**Trecho selecionado:**
Importante mencionar que a alegria da publicação não é só pessoal, do sonho de menina de ter um livro publicado, mas, principalmente, é a alegria de contribuir para um tema ainda pouco explorado, e cuja análise é tão urgente e necessária, permeado por tantas violações. A alegria vem também da reafirmação do pertencimento do feminino ao espaço público. Como em todas as searas, a representatividade nos falta enquanto mulheres que são publicadas. Nós, mulheres autoras, ainda somos minoria. No Direito, por exemplo, apesar da equiparação numérica entre advogados e advogadas que se formam, o espaço conferido às mulheres pelo mercado editorial segue a lógica da desigualdade.

Se nos ambientes de privilégio a desigualdade grita, no sistema prisional a lógica é perversa.

Em uma sociedade que disfarça o masculino de “neutro” — como se as regras existentes valessem para todos da mesma maneira —, as características que distinguem o feminino do masculino, como regra, são ignoradas e os espaços e normas que os regem são construídos por homens, para homens. O sistema de justiça segue essa lógica.

O resultado é que, em um contexto fático, ao substituir um homem encarcerado por uma mulher presa, o tratamento estatal em muito não se difere. Na maioria das vezes, as especificidades de gênero restam quase que plenamente ignoradas dentro das prisões, em flagrante violação a nossa Constituição e a tratados internacionais ratificados pelo Brasil [7].

Um exemplo clássico é a falta de provisão de absorventes em muitos estabelecimentos prisionais que abrigam mulheres, resultando na indigna utilização de miolo de pão amassado, que subtraem de suas refeições, muitas vezes já insuficientes, para absorver a menstruação [8].

Mas não é só isso. Pelo simples fato de ser mulher, as aprisionadas sofrem uma série de estigmatizações.

Para analisá-las, no livro, recorri, primeiro, a um exame da desigualdade de gênero presente na sociedade livre para melhor compreensão de como o fato de ser mulher tem relevância nas relações de qualquer mulher com o outro, seja esse “outro” o masculino, o feminino, as instituições, o Direito ou mesmo a Lei.

Em seguida, propus-me a esmiuçar o panorama geral do cárcere feminino no Brasil, não sem antes esbarrar na falta de levantamento de dados oficiais responsável, atualizado e com recorte de gênero sobre o tema e nos abusos devido a este desconhecimento.

**Tarefas:**
[1] Transcreva do trecho sobre mulheres no sistema prisional a parte que vai de "Em uma sociedade" até "segue essa lógica.", inclusive.
[2] Retome o trecho sobre mulheres no sistema prisional e dê continuidade ao texto a partir de onde ele termina.

**Material fornecido:**
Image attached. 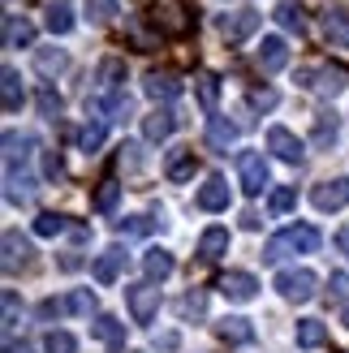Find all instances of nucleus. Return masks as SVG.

**Respostas por tarefa:**
[1]
Em uma sociedade que disfarça o masculino de “neutro” — como se as regras existentes valessem para todos da mesma maneira —, as características que distinguem o feminino do masculino, como regra, são ignoradas e os espaços e normas que os regem são construídos por homens, para homens. O sistema de justiça segue essa lógica.

[2]
Ainda que com dificuldade, com a sistematização de dados provenientes de pesquisas regionais, independentes, relatórios de organizações internacionais e não governamentais e dos dados oficiais disponíveis, foi possível traçar o perfil da encarcerada no Brasil, que, em linhas gerais, é mãe [9], negra [10], pobre, jovem e sem estudos [11].

Sobre o tema, urge destacar que vivemos um momento de superencarceramento feminino.

Nos últimos anos, entre 2000 a 2014, houve um aumento de 567,4% no encarceramento de mulheres em contraposição a um aumento de 220% do encarceramento de homens [12].

Relevante destacar que 68% das mulheres estão presas em decorrência de delitos que se relacionam com o tráfico de drogas [13].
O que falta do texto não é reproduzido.